*** Opening Text shown ***

MONROVIA-The signing of the third amended 25 years mineral Development Agreement-(MDA) by the Weah-led government and Arcelor Mittal, the world’s largest steel smelting company, last week Friday, was seen as a means to clean up the previous agreement signed by his predecessor Madam Ellen Johnson Sirleaf.
Arcelor Mittal first signed a 25-year deal with Liberia in 2005 and shipped the first iron ore from its Yekepa mine in 2011.
The previous agreement was followed by criticisms from both local and international patterns as well as Liberian citizens.
So, at the signing ceremony, which took two years of re-negotiation, brought both parties at the table in a happy mood.
Before the amended agreement, president Weah expressed his displeasure over some of the clauses; for instance, the use rail road(which did not allow any other company to use it), rehabilitation of the infrastructures of the old LAMCO housing units, increment of the social development funds, focus on the environment among others.

*** Closing Text shown ***
*** Opening Data ***

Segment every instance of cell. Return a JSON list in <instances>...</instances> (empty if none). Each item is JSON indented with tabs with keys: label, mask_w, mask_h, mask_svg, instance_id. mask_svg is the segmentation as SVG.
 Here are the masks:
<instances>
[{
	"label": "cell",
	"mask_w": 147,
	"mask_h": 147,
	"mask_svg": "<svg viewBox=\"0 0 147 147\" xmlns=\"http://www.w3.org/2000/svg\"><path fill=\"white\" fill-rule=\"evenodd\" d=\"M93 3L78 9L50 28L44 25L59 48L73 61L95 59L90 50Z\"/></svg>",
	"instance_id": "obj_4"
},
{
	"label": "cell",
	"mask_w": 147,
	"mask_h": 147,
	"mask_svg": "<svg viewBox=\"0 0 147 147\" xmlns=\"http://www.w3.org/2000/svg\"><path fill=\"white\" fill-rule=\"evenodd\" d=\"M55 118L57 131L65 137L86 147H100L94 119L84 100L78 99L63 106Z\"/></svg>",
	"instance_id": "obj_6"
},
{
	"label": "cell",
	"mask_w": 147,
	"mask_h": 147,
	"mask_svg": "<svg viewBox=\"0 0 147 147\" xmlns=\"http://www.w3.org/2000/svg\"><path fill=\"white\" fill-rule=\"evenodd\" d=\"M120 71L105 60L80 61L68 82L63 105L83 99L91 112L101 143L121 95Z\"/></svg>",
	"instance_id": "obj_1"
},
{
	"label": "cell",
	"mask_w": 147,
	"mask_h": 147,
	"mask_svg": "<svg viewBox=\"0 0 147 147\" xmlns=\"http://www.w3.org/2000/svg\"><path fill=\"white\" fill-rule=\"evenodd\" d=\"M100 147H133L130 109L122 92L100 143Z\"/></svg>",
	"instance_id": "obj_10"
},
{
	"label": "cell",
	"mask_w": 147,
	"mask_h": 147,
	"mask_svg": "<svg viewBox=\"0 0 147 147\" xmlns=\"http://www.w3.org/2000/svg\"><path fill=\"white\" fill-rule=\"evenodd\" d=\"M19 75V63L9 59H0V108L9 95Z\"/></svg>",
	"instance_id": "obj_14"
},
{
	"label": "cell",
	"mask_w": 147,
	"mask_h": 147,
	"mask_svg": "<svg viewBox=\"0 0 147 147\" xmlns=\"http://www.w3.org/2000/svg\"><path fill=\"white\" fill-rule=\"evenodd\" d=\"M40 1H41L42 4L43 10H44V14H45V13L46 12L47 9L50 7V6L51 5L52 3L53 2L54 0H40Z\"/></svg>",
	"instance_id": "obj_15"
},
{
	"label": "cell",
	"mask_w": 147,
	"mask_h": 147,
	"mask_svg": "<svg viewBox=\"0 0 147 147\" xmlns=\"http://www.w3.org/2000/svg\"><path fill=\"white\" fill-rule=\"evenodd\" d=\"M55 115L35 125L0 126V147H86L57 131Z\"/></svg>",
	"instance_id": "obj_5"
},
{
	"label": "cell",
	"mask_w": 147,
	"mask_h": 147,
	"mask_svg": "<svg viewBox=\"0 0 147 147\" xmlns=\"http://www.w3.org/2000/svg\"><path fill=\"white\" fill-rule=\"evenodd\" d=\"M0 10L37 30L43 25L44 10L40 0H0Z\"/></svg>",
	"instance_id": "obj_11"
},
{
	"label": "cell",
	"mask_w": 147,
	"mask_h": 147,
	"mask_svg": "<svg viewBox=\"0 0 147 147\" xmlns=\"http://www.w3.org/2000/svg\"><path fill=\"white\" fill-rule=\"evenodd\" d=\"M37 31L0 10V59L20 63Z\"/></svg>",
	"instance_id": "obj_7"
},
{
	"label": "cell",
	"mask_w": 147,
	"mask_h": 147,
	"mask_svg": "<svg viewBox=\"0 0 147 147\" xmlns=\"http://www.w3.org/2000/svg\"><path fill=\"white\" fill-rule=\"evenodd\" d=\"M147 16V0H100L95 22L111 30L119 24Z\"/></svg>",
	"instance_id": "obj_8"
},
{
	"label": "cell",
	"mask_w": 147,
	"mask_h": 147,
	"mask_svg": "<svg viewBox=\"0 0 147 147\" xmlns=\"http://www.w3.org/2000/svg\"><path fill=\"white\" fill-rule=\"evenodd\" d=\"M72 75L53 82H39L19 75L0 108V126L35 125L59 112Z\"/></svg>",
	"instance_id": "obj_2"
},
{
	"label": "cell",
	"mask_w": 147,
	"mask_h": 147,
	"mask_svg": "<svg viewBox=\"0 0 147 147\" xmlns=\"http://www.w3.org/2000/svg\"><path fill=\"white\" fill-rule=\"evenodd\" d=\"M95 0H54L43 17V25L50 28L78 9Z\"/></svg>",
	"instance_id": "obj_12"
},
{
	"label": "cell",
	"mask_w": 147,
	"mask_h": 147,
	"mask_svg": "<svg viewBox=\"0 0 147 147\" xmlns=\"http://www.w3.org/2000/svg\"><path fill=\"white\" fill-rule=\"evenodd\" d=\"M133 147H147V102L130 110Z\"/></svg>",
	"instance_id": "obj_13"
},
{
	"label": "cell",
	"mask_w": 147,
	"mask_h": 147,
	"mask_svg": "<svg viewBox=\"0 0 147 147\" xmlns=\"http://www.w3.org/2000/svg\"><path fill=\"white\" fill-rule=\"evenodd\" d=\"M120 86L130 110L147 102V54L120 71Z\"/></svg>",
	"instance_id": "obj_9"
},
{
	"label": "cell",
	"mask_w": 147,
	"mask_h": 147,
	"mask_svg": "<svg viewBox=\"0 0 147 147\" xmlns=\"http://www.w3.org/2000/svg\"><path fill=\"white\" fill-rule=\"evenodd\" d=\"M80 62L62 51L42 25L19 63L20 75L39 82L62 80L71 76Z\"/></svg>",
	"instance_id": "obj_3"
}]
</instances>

*** Closing Data ***

▸ Check your understanding:
1: According to the mining agreement article, in what year did ArcelorMittal ship its first iron ore from its Yekepa mine?
2: From the mining agreement article, copy everything from "Arcelor Mittal first" down to "a happy mood.".

▸ Answers to the exercise:
1: 2011

2:
Arcelor Mittal first signed a 25-year deal with Liberia in 2005 and shipped the first iron ore from its Yekepa mine in 2011.
The previous agreement was followed by criticisms from both local and international patterns as well as Liberian citizens.
So, at the signing ceremony, which took two years of re-negotiation, brought both parties at the table in a happy mood.